__Aim__.
Output each entry verbatim and exclude every picture from it.
---*---
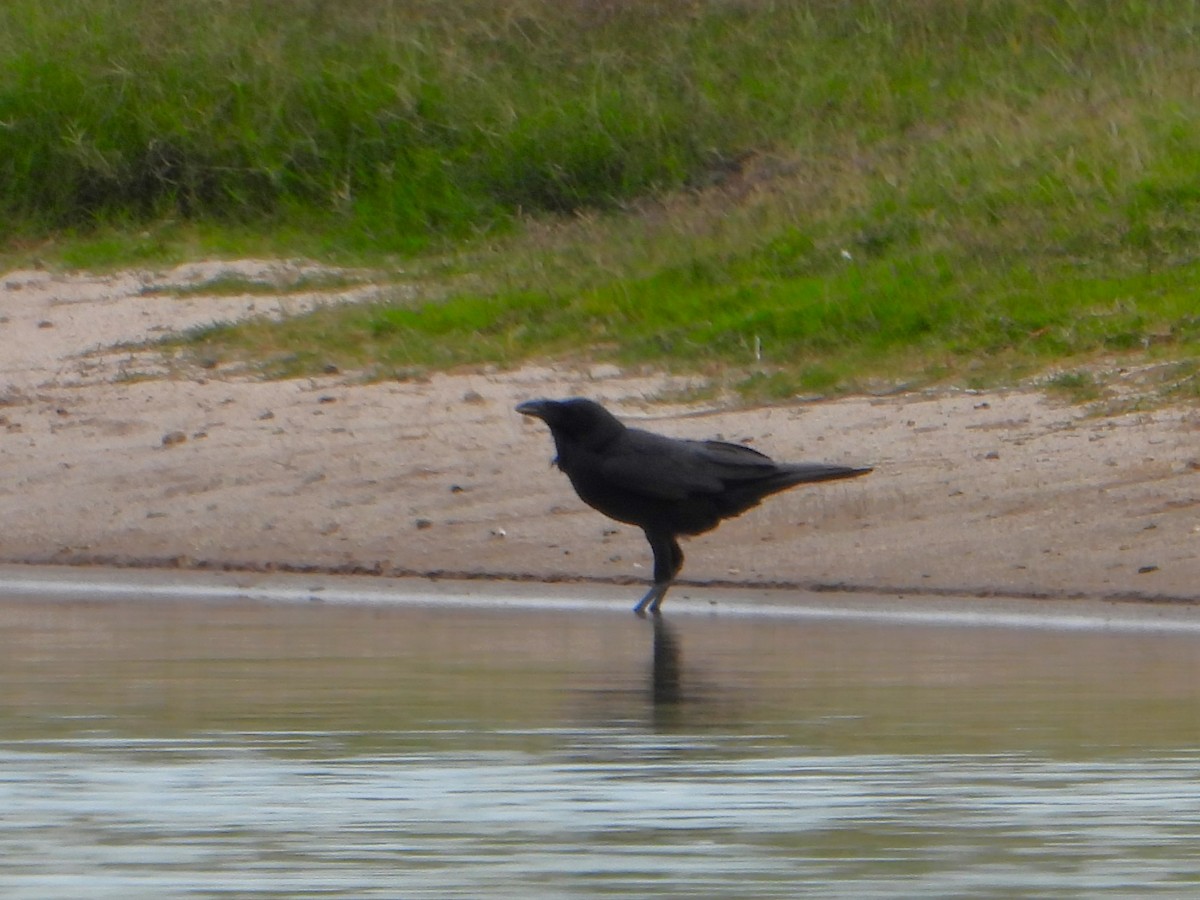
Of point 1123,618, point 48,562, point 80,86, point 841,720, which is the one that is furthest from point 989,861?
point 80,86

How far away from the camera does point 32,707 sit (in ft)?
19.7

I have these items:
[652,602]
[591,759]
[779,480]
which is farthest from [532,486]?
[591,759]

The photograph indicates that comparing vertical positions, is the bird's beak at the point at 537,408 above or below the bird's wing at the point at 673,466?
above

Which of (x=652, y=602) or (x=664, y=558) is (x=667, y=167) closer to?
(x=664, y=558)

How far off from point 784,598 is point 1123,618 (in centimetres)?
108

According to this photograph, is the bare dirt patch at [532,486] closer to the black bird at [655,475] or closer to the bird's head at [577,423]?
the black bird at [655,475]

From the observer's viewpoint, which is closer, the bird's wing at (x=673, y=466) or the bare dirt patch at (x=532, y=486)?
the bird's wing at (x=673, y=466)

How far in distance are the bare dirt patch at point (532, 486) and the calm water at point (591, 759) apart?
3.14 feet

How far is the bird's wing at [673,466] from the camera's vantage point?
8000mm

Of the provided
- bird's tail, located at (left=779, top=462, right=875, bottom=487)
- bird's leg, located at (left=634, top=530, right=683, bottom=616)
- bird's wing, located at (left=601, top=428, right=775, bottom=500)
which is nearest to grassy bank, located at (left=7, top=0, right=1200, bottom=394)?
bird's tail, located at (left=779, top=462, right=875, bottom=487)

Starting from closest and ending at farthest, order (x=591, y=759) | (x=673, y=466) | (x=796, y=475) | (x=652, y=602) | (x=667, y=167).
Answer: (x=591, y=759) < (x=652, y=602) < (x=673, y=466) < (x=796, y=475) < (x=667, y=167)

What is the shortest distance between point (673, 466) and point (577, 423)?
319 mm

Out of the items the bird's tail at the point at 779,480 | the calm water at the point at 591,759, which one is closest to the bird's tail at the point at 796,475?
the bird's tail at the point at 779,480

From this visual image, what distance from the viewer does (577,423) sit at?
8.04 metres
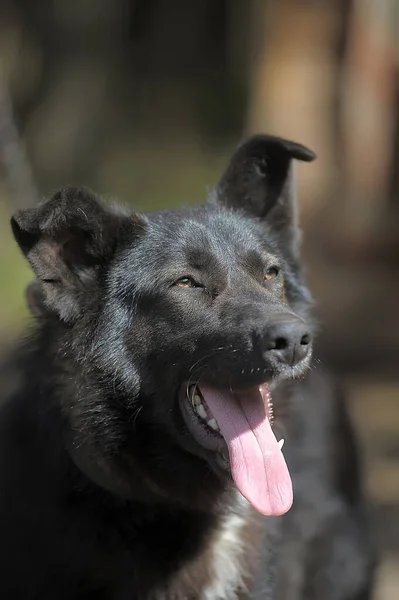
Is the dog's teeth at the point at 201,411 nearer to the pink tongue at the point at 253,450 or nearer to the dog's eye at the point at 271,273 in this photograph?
---*---
__Written solution__.
Of point 1123,618, point 48,562, point 80,86, point 841,720, which is the one that is furthest from point 989,861?
point 80,86

How far away from the camera does point 32,707 sit (in ft)?
19.7

I have these items:
[652,602]
[591,759]
[779,480]
which is farthest from [532,486]?
[591,759]

The photograph indicates that comparing vertical positions, is the bird's beak at the point at 537,408 above or below the bird's wing at the point at 673,466?
above

Which of (x=652, y=602) or (x=664, y=558) is (x=667, y=167) closer to?
(x=664, y=558)

How far off from point 784,598 is point 1123,618 (in centimetres)?
108

According to this photograph, is the bare dirt patch at [532,486] closer to the black bird at [655,475] or closer to the bird's head at [577,423]?
the black bird at [655,475]

From the observer's viewpoint, which is closer, the bird's wing at (x=673, y=466) or the bare dirt patch at (x=532, y=486)?
the bird's wing at (x=673, y=466)

How far in distance are the bare dirt patch at point (532, 486) and the calm water at point (591, 759) apart?
3.14 feet

How far is the bird's wing at [673,466] from the camera's vantage point?
8000mm

Of the provided
- bird's tail, located at (left=779, top=462, right=875, bottom=487)
- bird's leg, located at (left=634, top=530, right=683, bottom=616)
- bird's wing, located at (left=601, top=428, right=775, bottom=500)
which is nearest to grassy bank, located at (left=7, top=0, right=1200, bottom=394)?
bird's tail, located at (left=779, top=462, right=875, bottom=487)

Starting from closest and ending at farthest, order (x=591, y=759) | (x=673, y=466) | (x=796, y=475) | (x=652, y=602) | (x=667, y=167).
Answer: (x=591, y=759) < (x=652, y=602) < (x=673, y=466) < (x=796, y=475) < (x=667, y=167)

What is the shortest distance between point (673, 466) and point (577, 423)?
319 mm

Out of the items the bird's tail at the point at 779,480 | the calm water at the point at 591,759, which one is closest to the bird's tail at the point at 796,475?
the bird's tail at the point at 779,480

From this visual image, what distance from the viewer does (577,423) sit at?
8.04 metres
Is the dog's teeth at the point at 201,411 nearer to the pink tongue at the point at 253,450 or nearer to the dog's eye at the point at 271,273 in this photograph?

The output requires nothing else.